→ SUPPLIED MATERIAL:
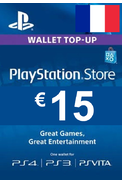 PSN - PlayStation Network - Gift Card 15€ (EUR) (France)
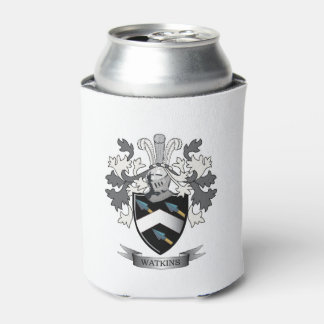 Watkins Family Crest Coat of Arms Can Cooler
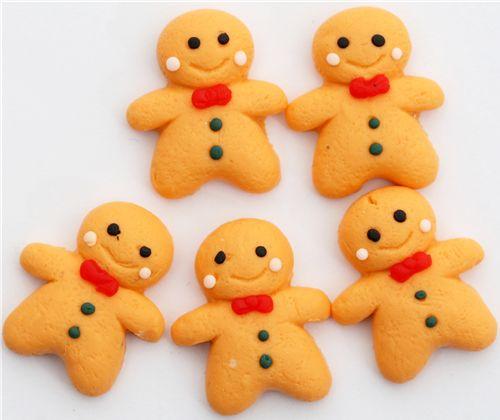 Decorating A Gingerbread Man Cake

→ YOUR GOAL:
Exclude the pictures. Write out the remaining data exactly.

→ THE ANSWER:
 PSN - PlayStation Network - Gift Card 15€ (EUR) (France)
 Watkins Family Crest Coat of Arms Can Cooler
 Decorating A Gingerbread Man Cake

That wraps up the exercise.